**Given records**.
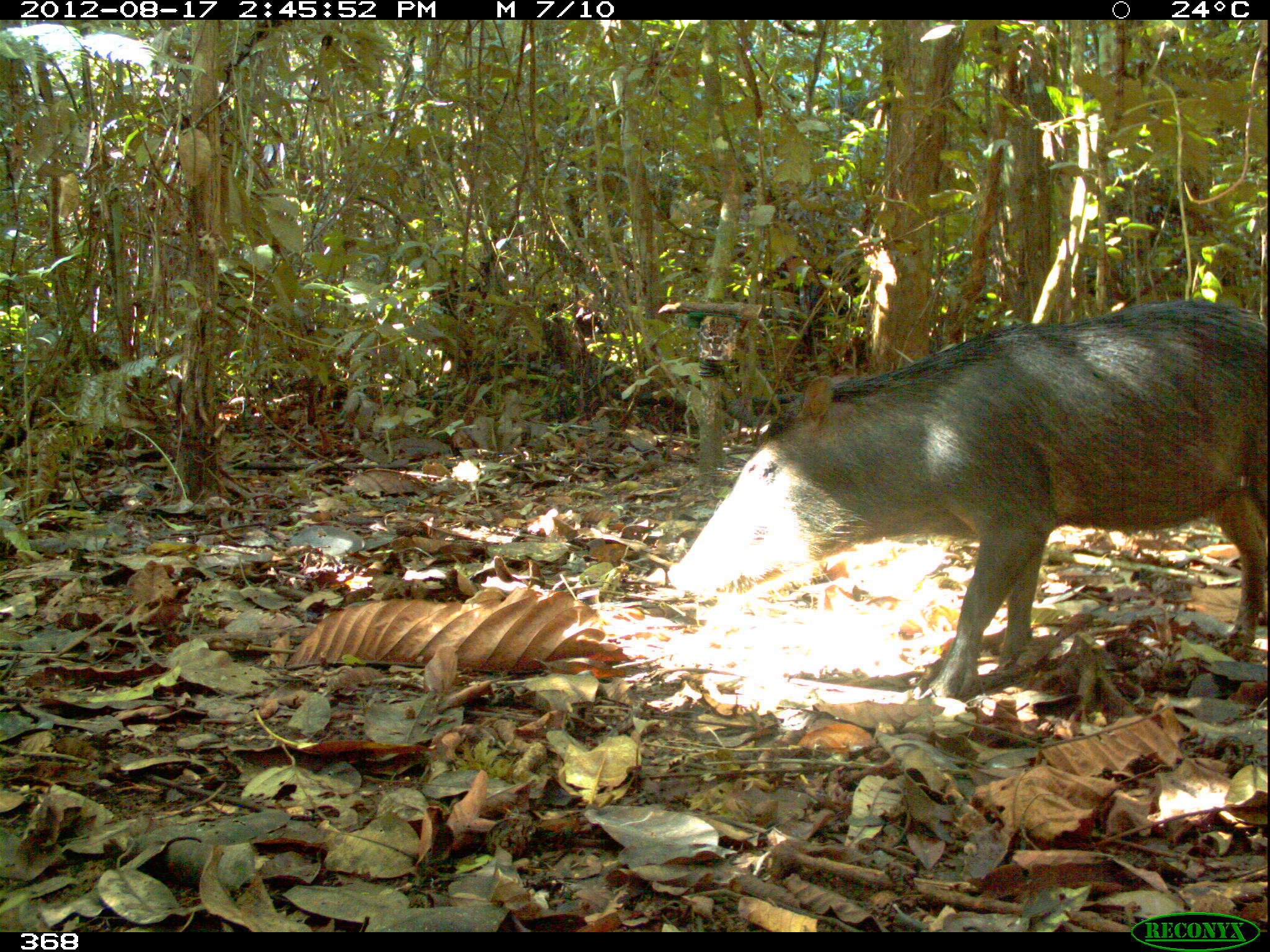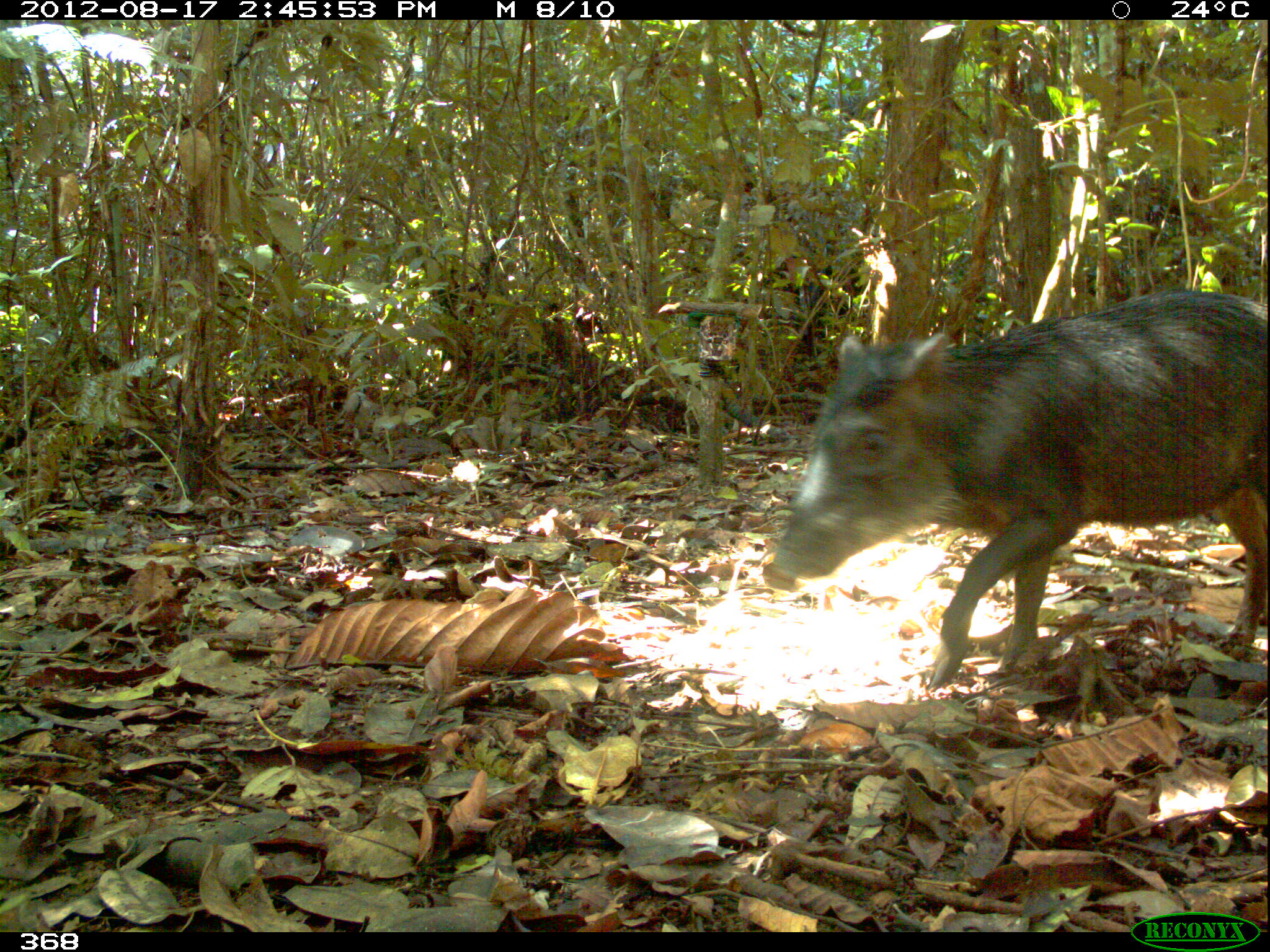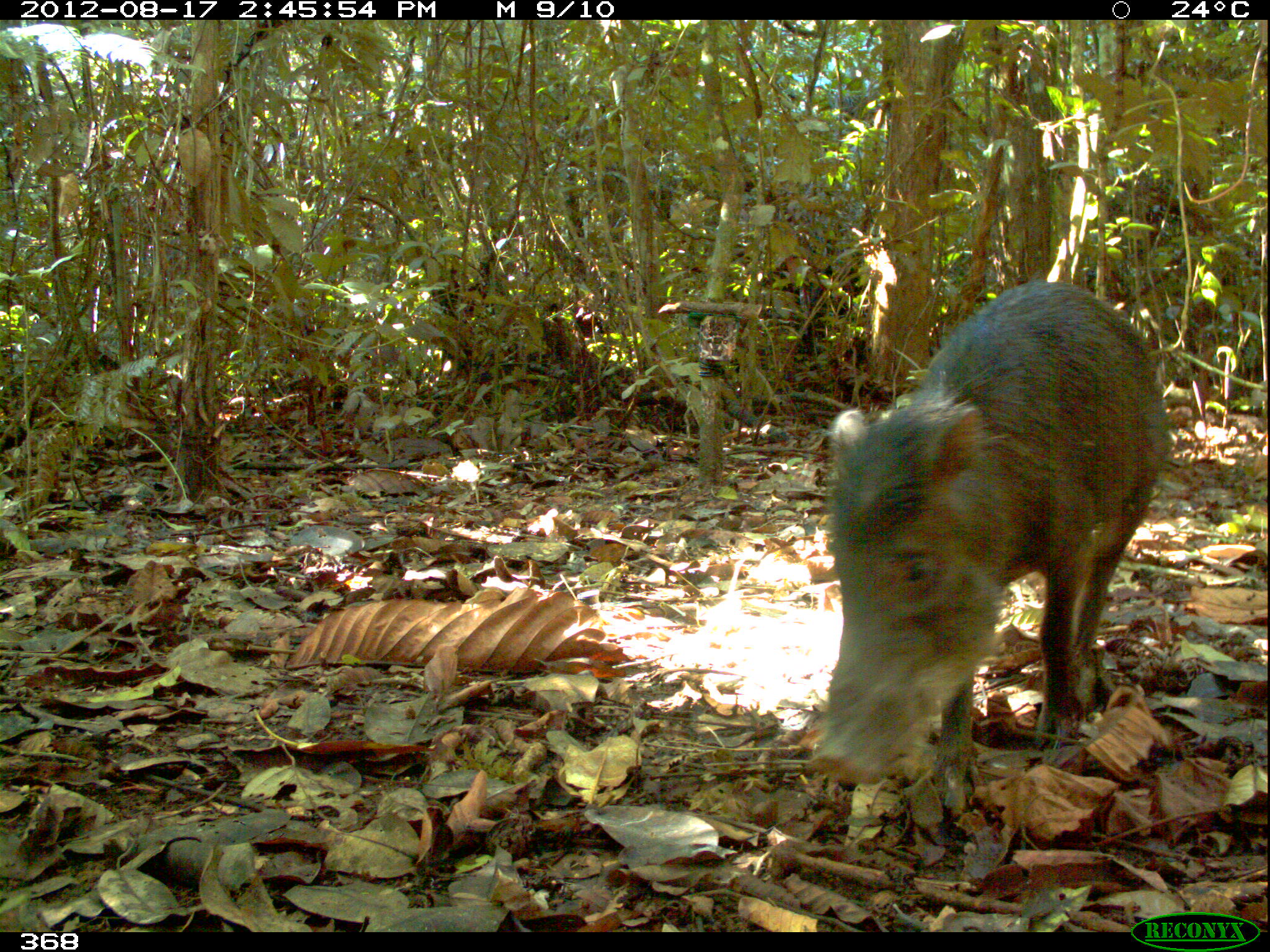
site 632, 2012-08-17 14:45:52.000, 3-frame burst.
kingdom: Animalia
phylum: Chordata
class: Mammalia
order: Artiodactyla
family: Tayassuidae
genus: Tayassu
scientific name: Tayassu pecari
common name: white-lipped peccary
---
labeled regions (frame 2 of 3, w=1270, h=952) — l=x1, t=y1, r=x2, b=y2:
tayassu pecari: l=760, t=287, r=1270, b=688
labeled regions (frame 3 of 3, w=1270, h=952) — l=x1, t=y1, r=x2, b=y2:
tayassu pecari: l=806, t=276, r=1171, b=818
==
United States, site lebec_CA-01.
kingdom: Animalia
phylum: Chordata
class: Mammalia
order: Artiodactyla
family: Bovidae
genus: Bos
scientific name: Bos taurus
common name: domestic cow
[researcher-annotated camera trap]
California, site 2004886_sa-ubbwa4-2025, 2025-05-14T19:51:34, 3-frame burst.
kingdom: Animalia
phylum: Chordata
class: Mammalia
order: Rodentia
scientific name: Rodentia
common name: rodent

**Exercise brief**. Each line above with the word "scientific" must be returned.

**Expected answer**.
scientific name: Tayassu pecari
scientific name: Bos taurus
scientific name: Rodentia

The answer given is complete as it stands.